→ What you need to do
Swap "life jacket" for "buoyancy vest" everywhere it occurs in the records below, and return all of them with nothing else altered.

→ Records shown
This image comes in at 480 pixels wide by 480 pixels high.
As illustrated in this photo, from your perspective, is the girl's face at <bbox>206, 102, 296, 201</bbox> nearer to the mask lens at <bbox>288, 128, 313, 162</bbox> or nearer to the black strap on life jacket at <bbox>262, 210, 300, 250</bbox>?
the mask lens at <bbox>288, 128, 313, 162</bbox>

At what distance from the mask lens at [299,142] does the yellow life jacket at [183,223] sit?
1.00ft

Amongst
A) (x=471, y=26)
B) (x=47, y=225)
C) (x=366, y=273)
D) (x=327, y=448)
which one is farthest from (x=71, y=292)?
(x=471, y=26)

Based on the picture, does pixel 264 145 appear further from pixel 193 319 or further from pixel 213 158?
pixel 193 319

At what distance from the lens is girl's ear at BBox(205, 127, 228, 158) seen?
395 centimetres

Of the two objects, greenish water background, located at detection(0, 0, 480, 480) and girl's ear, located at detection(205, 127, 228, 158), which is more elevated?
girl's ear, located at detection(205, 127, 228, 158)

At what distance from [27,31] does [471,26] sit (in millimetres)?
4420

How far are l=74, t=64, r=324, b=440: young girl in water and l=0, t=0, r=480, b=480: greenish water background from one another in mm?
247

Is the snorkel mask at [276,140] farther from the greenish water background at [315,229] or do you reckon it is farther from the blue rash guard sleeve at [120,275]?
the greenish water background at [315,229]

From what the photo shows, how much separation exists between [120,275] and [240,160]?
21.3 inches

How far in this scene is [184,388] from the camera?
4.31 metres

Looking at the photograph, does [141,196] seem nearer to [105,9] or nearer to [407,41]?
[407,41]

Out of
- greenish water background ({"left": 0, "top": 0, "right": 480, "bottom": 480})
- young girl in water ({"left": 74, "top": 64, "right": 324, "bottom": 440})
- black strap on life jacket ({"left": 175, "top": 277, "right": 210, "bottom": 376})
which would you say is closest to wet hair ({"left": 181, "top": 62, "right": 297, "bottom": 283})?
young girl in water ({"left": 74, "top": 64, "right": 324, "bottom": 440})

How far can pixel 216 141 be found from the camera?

→ Task result
This image comes in at 480 pixels wide by 480 pixels high.
As illustrated in this photo, from your perspective, is the girl's face at <bbox>206, 102, 296, 201</bbox> nearer to the mask lens at <bbox>288, 128, 313, 162</bbox> or nearer to the black strap on buoyancy vest at <bbox>262, 210, 300, 250</bbox>?
the mask lens at <bbox>288, 128, 313, 162</bbox>

At what distance from the mask lens at [299,142] does the yellow buoyancy vest at [183,223] sit?
1.00ft

Amongst
A) (x=471, y=26)
B) (x=47, y=225)
C) (x=366, y=273)
D) (x=327, y=448)
which one is farthest from (x=71, y=292)?
(x=471, y=26)

Based on the picture, does pixel 264 145 appear further from pixel 193 319 or further from pixel 213 158?
pixel 193 319

At what distance from the lens is girl's ear at BBox(205, 127, 228, 158) seen?
395 centimetres

Of the two objects, greenish water background, located at detection(0, 0, 480, 480) and girl's ear, located at detection(205, 127, 228, 158), which is more elevated?
girl's ear, located at detection(205, 127, 228, 158)

At what distance from [27,31] does [471,26] sit (in millimetres)?
4420

How far are l=74, t=64, r=324, b=440: young girl in water and l=0, t=0, r=480, b=480: greenish water background from one another in mm?
247

Is the snorkel mask at [276,140] farther from the greenish water background at [315,229] or do you reckon it is farther from the blue rash guard sleeve at [120,275]?
the greenish water background at [315,229]

From what the photo shows, how much separation exists between [120,275] and [240,160]?
21.3 inches

How far in this scene is [184,388] from the camera?
4.31 metres

Looking at the photograph, does [141,196] seem nearer to [105,9] or nearer to [407,41]?
[407,41]

Out of
- greenish water background ({"left": 0, "top": 0, "right": 480, "bottom": 480})
- young girl in water ({"left": 74, "top": 64, "right": 324, "bottom": 440})
- black strap on buoyancy vest ({"left": 175, "top": 277, "right": 210, "bottom": 376})
which would you say is closest to wet hair ({"left": 181, "top": 62, "right": 297, "bottom": 283})?
young girl in water ({"left": 74, "top": 64, "right": 324, "bottom": 440})

How far can pixel 216 141 be found from the camera?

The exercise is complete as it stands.